[Records of spatial reasoning questions]

········

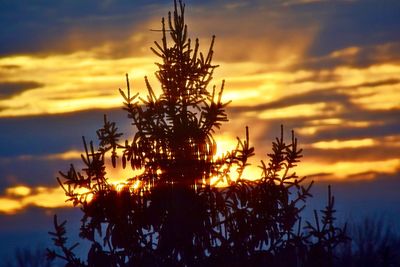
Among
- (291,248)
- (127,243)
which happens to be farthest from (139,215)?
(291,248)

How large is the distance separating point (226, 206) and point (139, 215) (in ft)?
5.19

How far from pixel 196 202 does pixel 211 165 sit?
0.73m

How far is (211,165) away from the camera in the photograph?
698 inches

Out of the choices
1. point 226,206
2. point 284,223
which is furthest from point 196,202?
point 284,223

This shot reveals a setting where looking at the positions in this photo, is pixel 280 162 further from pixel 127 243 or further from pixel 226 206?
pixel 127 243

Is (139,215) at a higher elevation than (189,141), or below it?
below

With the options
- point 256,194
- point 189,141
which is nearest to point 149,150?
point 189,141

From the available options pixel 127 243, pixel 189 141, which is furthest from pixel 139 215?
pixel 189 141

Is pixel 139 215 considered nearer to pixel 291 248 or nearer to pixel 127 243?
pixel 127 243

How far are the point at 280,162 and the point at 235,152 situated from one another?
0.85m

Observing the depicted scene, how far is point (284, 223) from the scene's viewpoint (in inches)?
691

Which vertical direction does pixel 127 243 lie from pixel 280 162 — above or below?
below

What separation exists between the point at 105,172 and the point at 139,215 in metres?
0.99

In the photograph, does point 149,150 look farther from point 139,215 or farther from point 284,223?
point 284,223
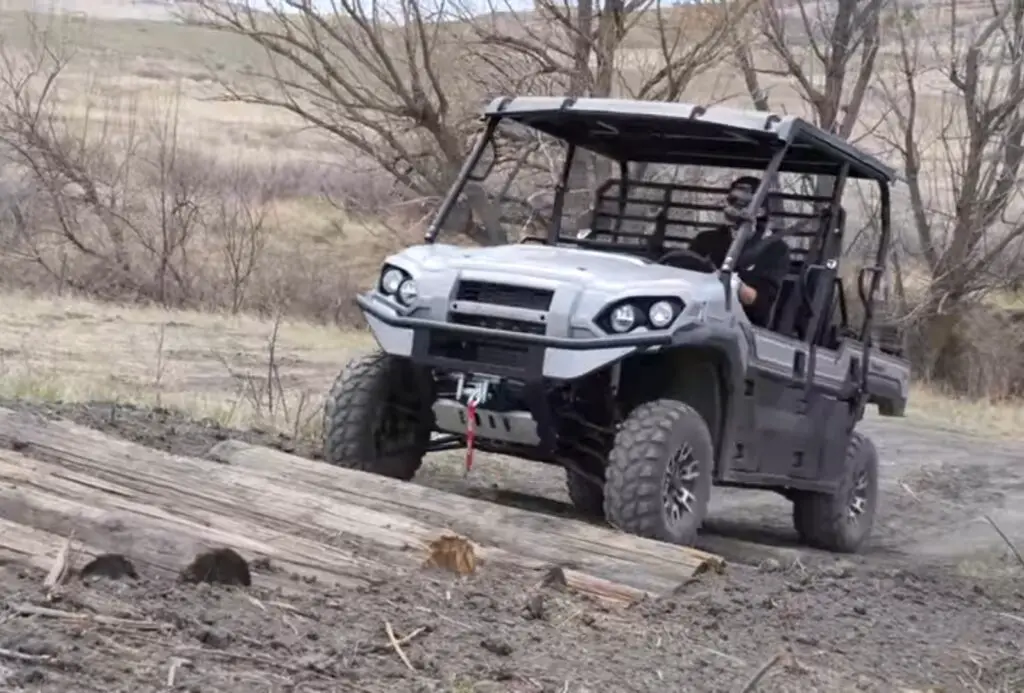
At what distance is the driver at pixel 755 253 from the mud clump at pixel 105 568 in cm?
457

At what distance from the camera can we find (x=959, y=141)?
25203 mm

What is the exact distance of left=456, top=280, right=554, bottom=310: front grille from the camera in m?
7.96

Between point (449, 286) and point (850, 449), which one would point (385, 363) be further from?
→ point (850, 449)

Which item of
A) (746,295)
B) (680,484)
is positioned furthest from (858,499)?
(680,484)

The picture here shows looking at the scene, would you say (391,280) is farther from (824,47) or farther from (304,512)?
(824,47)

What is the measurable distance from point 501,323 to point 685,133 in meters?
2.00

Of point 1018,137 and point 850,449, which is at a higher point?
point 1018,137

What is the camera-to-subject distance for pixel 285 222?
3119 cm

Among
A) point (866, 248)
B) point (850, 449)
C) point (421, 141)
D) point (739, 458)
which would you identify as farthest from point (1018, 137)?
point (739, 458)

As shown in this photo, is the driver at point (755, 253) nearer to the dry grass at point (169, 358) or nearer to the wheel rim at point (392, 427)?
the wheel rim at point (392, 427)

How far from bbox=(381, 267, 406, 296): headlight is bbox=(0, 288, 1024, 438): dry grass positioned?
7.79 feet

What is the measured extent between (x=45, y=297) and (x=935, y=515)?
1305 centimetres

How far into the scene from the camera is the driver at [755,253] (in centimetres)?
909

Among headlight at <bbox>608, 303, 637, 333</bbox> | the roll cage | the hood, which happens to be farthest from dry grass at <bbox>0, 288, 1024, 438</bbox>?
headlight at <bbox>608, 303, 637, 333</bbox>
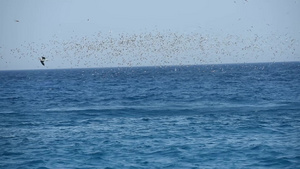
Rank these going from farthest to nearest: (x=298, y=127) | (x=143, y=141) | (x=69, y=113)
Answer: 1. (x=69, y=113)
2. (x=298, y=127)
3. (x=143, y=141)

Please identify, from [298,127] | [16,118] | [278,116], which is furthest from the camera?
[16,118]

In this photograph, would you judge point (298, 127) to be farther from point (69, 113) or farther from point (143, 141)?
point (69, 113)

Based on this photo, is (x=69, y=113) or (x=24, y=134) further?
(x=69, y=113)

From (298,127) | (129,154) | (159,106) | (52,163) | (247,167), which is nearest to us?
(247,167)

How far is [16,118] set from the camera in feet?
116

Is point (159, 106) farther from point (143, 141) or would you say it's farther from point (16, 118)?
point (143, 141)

········

STATED TASK> Rewrite all the items above, replacing "farther from" with "more distant from" and leaving everything else unchanged. Leave the pictures out of the output.

FINAL RESULT>
Among
- (291,248)
- (127,243)
which happens to be farthest from (139,215)?
(291,248)

How large is the distance separating point (226, 206) and point (139, 215) (in ft)?
5.19

How far from pixel 196 202 does pixel 211 165 sit?
0.73m

How far is (211,165) away from the camera in the photograph?
698 inches

Out of the choices
1. point 226,206
2. point 284,223
which is furthest from point 196,202?
point 284,223

This shot reveals a setting where looking at the positions in this photo, is pixel 280 162 further from pixel 127 243 or further from pixel 226 206?
pixel 127 243

Is (139,215) at a higher elevation than (189,141), or below it?
below

With the options
- point 256,194
- point 189,141
which is nearest to point 149,150?
point 189,141

From the available options pixel 127 243, pixel 189 141, which is furthest from pixel 139 215?
pixel 189 141

Is pixel 139 215 considered nearer to pixel 291 248 or nearer to pixel 127 243?
pixel 127 243

How far are the point at 280,162 and the point at 235,152 situated from one another?
0.85m

Observing the depicted scene, how far is point (284, 223) from the scene's viewpoint (in inches)?
691

Which vertical direction does pixel 127 243 lie from pixel 280 162 — above or below?
below

What separation exists between the point at 105,172 and the point at 139,215 in metres?
0.99

In the photograph, does point 149,150 look more distant from point 139,215 or more distant from point 284,223?
point 284,223
At what distance is the driver at pixel 755 253 from the mud clump at pixel 105 568 in cm?
457

At what distance from the camera can we find (x=959, y=141)?
25203 mm

What is the exact distance of left=456, top=280, right=554, bottom=310: front grille from the camera in m?
7.96

Between point (449, 286) and point (850, 449), which one would point (385, 363) be further from?
→ point (850, 449)

Which item of
A) (746,295)
B) (680,484)
is positioned furthest from (858,499)?
(680,484)

The picture here shows looking at the scene, would you say (391,280) is more distant from (824,47) or more distant from (304,512)?
(824,47)

What is the measurable distance from point 501,323 to point 685,133 in meters?
2.00

Of point 1018,137 and point 850,449, which is at a higher point?
point 1018,137

What is the camera-to-subject distance for pixel 285 222?
3119 cm

Among
A) point (866, 248)
B) point (850, 449)
C) point (421, 141)
D) point (739, 458)
which would you identify as farthest from point (1018, 137)?
point (739, 458)

As shown in this photo, is the driver at point (755, 253) nearer to the dry grass at point (169, 358) or nearer to the wheel rim at point (392, 427)?
the wheel rim at point (392, 427)

How far from bbox=(381, 267, 406, 296): headlight is bbox=(0, 288, 1024, 438): dry grass positioned?
7.79 feet

What is the measured extent between (x=45, y=297) and (x=935, y=515)?
1305 centimetres

How far into the scene from the camera is the driver at [755,253] (in centimetres)?
909

Among headlight at <bbox>608, 303, 637, 333</bbox> | the roll cage | the hood, which happens to be farthest from dry grass at <bbox>0, 288, 1024, 438</bbox>?
headlight at <bbox>608, 303, 637, 333</bbox>
Rank these going from farthest to nearest: (x=298, y=127) | (x=143, y=141) | (x=69, y=113)
Answer: 1. (x=69, y=113)
2. (x=298, y=127)
3. (x=143, y=141)

Please identify, from [298,127] | [16,118] | [278,116], which is furthest from the camera?
[16,118]

In this photograph, would you judge point (298, 127) to be more distant from point (69, 113) or more distant from point (143, 141)?
point (69, 113)

Based on this photo, is (x=69, y=113) or (x=24, y=134) further?
(x=69, y=113)

From (298,127) | (129,154) | (159,106) | (52,163) | (247,167), which is nearest to us?
(247,167)

How far is [16,118] set from the camera in feet?
116

Is point (159, 106) more distant from point (143, 141) or would you say it's more distant from point (16, 118)?
point (143, 141)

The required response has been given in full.